Joseph Conrad used to say, “My aim, above all, is to make you see.” Ugresic would make us see anew—or old. For NOBODY’S HOME guides us on a home-seeking, never-quite-finding journey traversing Europe and New York, pinpointing details and asking questions all the way.
Ugresic hones in on “the unending, everyday degradation of ordinary human reason, a repetitive degradation of the individual in everyday situations, the opaque mysticism of things that have been banned, the impossibility of dialogue and mediation, the everyday smashing against the blind wall of the absurd.”
In Ugresic’s world—and in our own, “People looked like sweaty runners jogging in their life race and toting a burden twice their size. Nothing , nothing went smoothly, nothing could be accomplished without friction and anguish.”
For Ugresic, “doors were often closed.” And yet, she manages to open them for “Ever since I left home, the whole world has become my home.” The title says it all yet simultaneously asks what it all means. Is the world “nobody’s home” or is nobody home in this world? Ugresic’s vision sees it both ways.
Both participant in the cultural diversity she witnesses so sharply and acting as its sometimes amused, often dismayed observer, Ugresic lets her ironic double—or triple—vision take over. As an Eastern European writer, Ugresic’s own Balkanized ethnic identity is leery of “culture…as an identity help-kit, …a blank surface onto which meaning may be inscribed and read.”
NOBODY’s HOME divides into five sections of essays, short and long—she calls them “feuilletons” –written from the early nineties to 2007. Each section asks “who are we?” “where are we going?” Seeming to see her world through female eyes, Ugresic quotes from Virginia Woolf, “As a woman, I have no country. As a woman, I want no country. As a woman, my country is the whole world.” But she deceives us, for her rootless cosmopolitanism—and loneliness—describes us all, women and men.

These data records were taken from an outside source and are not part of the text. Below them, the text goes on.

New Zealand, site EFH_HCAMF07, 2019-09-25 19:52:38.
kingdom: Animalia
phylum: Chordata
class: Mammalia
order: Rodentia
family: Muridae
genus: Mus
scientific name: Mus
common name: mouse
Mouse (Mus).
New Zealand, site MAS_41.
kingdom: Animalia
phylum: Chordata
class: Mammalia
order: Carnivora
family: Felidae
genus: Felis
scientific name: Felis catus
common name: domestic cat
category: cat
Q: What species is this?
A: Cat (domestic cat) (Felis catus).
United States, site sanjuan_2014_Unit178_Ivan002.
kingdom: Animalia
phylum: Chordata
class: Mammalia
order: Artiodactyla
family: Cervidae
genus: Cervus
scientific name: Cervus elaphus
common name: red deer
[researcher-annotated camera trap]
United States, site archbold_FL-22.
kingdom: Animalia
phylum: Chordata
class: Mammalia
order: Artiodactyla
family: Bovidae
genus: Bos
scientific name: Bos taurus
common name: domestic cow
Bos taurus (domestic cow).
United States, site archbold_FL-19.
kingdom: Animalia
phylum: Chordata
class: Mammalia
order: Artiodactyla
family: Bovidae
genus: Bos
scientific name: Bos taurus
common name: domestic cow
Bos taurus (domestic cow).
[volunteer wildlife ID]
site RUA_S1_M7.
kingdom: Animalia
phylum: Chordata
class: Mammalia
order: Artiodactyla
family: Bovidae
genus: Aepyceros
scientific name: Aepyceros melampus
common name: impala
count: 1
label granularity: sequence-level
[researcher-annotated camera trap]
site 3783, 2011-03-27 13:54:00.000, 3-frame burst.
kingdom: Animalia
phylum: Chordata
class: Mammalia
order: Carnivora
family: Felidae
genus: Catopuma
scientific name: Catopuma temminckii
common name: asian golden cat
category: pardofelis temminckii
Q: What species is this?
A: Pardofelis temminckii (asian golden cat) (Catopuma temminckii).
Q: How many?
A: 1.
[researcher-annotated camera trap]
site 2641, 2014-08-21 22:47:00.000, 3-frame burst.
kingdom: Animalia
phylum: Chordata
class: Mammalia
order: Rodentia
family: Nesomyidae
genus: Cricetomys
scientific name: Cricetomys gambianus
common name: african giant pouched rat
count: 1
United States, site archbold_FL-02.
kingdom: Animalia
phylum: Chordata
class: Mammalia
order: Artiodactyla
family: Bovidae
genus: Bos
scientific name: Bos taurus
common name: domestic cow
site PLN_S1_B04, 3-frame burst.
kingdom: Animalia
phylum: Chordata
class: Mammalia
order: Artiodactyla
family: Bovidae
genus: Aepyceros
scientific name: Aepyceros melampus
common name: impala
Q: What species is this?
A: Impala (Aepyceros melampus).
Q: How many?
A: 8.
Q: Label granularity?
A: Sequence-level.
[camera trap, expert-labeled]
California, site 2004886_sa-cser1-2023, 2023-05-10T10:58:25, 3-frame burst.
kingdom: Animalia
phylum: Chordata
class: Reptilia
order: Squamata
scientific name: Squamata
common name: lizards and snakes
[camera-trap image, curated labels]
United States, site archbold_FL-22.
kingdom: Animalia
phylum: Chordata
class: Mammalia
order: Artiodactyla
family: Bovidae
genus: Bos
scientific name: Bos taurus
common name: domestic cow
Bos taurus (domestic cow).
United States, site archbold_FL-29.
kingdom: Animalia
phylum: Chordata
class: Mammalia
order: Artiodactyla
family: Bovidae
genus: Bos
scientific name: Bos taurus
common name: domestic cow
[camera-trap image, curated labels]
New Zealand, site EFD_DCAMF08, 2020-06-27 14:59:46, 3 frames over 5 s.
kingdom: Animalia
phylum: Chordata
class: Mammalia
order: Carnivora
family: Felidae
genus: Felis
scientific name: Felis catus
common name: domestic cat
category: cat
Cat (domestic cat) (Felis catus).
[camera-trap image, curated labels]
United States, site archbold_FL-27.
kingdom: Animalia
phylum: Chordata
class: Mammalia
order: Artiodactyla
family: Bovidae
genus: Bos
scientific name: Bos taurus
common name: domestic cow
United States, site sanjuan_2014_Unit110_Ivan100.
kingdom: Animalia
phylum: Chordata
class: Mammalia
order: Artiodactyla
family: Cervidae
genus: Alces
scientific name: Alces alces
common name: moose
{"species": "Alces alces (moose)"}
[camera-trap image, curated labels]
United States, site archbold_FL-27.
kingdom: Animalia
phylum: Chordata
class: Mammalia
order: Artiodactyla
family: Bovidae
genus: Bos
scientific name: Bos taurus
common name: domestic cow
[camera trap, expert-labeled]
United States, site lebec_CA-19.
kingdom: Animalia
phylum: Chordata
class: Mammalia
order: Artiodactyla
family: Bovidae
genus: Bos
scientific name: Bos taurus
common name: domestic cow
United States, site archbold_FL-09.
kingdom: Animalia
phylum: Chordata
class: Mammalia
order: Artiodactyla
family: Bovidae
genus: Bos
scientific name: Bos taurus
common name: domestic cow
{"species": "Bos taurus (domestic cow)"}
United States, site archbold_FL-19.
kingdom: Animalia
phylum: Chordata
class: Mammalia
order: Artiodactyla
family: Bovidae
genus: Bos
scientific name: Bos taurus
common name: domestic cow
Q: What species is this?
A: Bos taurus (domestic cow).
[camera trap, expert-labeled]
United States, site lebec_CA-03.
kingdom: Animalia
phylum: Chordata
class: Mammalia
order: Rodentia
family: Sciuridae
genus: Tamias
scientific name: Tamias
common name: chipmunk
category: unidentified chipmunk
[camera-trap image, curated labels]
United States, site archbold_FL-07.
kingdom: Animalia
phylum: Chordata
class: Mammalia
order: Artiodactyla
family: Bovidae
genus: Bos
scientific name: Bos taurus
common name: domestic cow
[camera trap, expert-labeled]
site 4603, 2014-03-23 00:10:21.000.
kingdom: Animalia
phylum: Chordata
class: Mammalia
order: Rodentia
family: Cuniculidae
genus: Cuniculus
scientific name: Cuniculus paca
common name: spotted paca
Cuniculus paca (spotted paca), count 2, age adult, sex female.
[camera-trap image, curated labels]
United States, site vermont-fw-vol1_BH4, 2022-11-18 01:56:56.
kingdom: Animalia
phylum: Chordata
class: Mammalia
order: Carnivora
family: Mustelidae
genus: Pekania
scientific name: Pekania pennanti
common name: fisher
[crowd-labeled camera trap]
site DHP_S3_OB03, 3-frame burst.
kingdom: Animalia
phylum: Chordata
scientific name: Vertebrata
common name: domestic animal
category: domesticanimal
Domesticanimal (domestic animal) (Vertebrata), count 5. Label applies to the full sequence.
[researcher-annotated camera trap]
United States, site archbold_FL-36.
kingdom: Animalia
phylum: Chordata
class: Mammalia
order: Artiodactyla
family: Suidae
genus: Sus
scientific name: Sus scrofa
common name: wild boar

Kudos to the Elias-Bursac, the translator, and to the Humanities Project of the newly established University of Rochester’s Open Letter Group for devoting its new press to translations of brilliant, lesser-known novels from the rest of the world. NOBODY’S HOME, the first in this series, is a great harbinger of things to come from Open Letter's editors and translators. Long may it succeed.